# PASSAGE PROVIDED
With the World's Great Travellers, Volume 4
Part 18
One suit of armor is interesting from the tale of rude courtesy attached to it. It formerly belonged to a Count Eszterházy who fell in a battle against the old enemies of Hungary, the Turks. A ball from the Pasha's own pistol had already pierced the Count's cuirass, but, anxious to make more certain of his death, the Moslem leaped from his horse and beat the helmet of the Christian till he broke open his visor, when he discovered in the fallen foe an old friend by whom he had been most kindly treated when a prisoner in Hungary. Faithful to his friendship, the Turk made the only reparation in his power, for, after treating the body of Eszterházy with every possible mark of respect, he collected the armor in which he had died, and sent it, with the arms which had caused his death, as a present to his family.
A great number of banners, as well those taken from the enemy as those under which the followers of Eszterházy fought, are hung round the walls. It is characteristic of the times that most of the Hungarian flags bear a painting of the cross, with a figure of Christ as large as life.
In one room we noticed the genealogical tree of all the Eszterházys, in which it is made out, as clearly as possible, that, beginning with Adam, who reclines in a very graceful attitude at the bottom of the tree, they pass through every great name, Jewish as well as heathen, from Moses to Attila, till they find themselves what they are now, magnates of Hungary. What is still more extraordinary, there is a long series of portraits of these worthies from Attila inclusive, with their wives and families dressed in the most approved fashion, and continued down to the present century.
It is a pity the noble owner of Forchtenstein does not imbibe a little of that Gothic mania so often ill-directed in England, and restore this castle to its former state. As a national monument of the taste of the Middle Ages in Hungary its restoration would be very desirable, and it would possess peculiar attractions, not merely from being the only castle of the kind here, but as a specimen of that mixture of the Asiatic and Gothic which, in those days, so strongly characterized the habits and customs of the Magyars, and the remains of which even yet distinguish them from the rest of Europe.
The only purpose for which it is at present used, except as a prison, is to contain the treasures of the prince. Of these I can only speak from report, for previously to my visit I did not know that in order to see them it is necessary to have two persons present who live at a distance, each of whom has a key, without which the other is of no use, and therefore had not provided against the difficulty.

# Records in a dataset
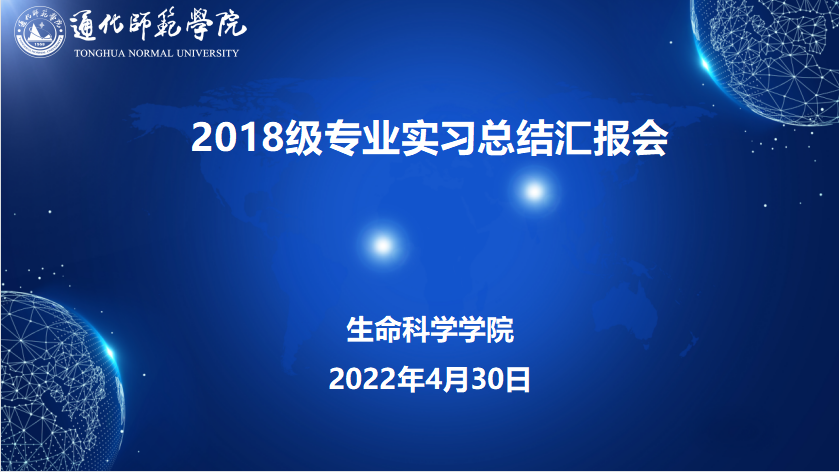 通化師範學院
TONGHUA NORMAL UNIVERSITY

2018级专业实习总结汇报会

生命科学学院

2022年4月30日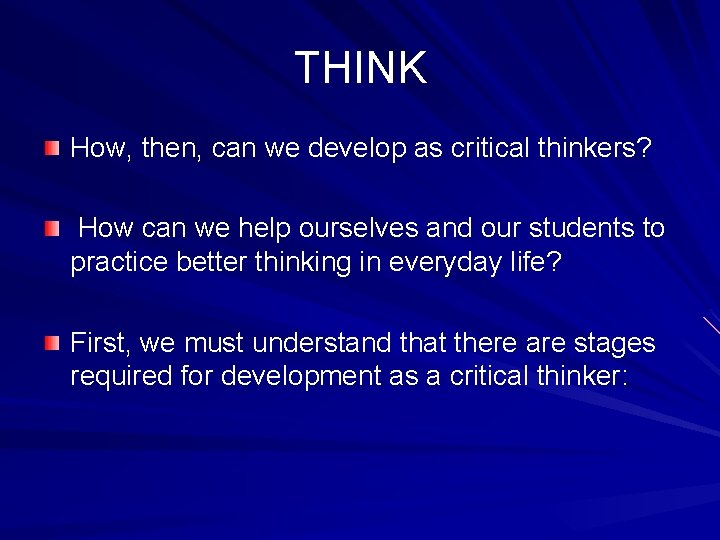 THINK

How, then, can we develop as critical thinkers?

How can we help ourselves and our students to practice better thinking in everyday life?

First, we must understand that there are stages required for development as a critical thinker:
* * *
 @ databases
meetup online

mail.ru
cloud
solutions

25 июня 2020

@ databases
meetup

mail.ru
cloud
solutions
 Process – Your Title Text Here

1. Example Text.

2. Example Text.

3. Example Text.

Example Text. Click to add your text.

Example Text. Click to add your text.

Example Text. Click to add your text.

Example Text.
--
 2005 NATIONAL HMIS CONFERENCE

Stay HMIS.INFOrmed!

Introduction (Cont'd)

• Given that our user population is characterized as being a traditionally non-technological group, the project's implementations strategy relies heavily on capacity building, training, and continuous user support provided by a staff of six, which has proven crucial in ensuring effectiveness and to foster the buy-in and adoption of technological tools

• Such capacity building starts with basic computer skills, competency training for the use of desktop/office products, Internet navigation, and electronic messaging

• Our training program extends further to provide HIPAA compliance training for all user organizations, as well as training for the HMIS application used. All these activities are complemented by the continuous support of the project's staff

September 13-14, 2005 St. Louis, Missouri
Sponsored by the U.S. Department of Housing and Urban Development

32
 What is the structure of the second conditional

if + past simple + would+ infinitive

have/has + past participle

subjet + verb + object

# REQUIRED ACTION 1
According to the Forchtenstein passage, how many people must be present to see the prince's treasures?
# REQUIRED ACTION 2
Reproduce the part of the Forchtenstein passage between "It is a pity" and "rest of Europe.", inclusive.

# EXERCISE OUTPUT 1
Two people, each holding a key.

# EXERCISE OUTPUT 2
It is a pity the noble owner of Forchtenstein does not imbibe a little of that Gothic mania so often ill-directed in England, and restore this castle to its former state. As a national monument of the taste of the Middle Ages in Hungary its restoration would be very desirable, and it would possess peculiar attractions, not merely from being the only castle of the kind here, but as a specimen of that mixture of the Asiatic and Gothic which, in those days, so strongly characterized the habits and customs of the Magyars, and the remains of which even yet distinguish them from the rest of Europe.